Colosseum - Description (10)

The Colosseum is a massive oval-shaped building 189 metres long and 156 metres wide and 48 metres high. In fact, it is the most grandiose work of Roman architecture, and it is often said that this building has been a model for modern sports stadiums due to its brilliant design.

The façade of the amphitheatre is divided into four storeys, each with columns of a different style. The lower storey has Doric order columns, the central is Ionic and the third is Corinthian. The top storey has an undefined style that was catalogued in the 16th century as “compound”. 

These storeys are connected to each other by concentric stairs and galleries. Moreover, access from the internal corridors to the terraces was by 160 vomitorios, thus called because it enabled an enormous amount of people to leave in a very short time. They were so well designed that the spectators could be evacuated in just ten minutes. That is quite amazing when you realise that the venue had a capacity for between 50,000 and 90,000 spectators. 

The large central arena was an oval measuring 75 by 44 metres, and in fact was a platform built in wood and covered in by earth.

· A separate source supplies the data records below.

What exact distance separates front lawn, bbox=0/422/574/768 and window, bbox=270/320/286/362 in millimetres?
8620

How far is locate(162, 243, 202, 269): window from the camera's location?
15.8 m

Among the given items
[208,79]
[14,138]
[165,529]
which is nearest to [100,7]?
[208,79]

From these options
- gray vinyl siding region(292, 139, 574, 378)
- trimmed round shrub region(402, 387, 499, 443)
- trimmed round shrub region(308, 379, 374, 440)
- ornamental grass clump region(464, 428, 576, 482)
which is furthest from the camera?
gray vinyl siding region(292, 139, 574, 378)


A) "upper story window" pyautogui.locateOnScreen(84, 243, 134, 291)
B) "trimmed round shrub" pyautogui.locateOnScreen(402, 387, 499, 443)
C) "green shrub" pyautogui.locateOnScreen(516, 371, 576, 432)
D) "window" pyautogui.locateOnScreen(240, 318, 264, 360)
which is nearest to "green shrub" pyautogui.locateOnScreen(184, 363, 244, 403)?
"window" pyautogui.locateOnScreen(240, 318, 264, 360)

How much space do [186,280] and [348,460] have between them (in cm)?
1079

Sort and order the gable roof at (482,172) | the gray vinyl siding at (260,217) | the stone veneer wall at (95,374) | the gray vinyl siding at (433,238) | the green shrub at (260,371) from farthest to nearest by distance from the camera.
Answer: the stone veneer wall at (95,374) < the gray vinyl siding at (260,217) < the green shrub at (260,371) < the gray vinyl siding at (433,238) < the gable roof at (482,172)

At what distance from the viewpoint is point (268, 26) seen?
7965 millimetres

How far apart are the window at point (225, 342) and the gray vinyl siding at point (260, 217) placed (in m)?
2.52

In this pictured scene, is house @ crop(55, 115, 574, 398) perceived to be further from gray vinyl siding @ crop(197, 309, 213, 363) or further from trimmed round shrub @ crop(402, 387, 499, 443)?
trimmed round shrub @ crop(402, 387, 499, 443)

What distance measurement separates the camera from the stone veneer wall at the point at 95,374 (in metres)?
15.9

The excavations at the end of the 19th century revealed beneath the arena a whole complex of tunnels and dungeons where the animals were kept and where the gladiators and those condemned to death were placed. The wooden cover is no longer preserved, so you have the possibility of examining the entire underground labyrinth, which today is in the open air.

The animals and the gladiators came up to the arena via a lift activated by pulleys, which had a wooden hatch that led directly to the fighting ground.

The Colosseum also had a velarium, a fold-away fabric cover that was activated via pulleys. This cover was for protecting the public from both the sun and the rain, and was originally made from sailmaking fabric, later replaced by linen, which was much lighter. This velarium was unfolded and gathered in again by sailors of the imperial fleet.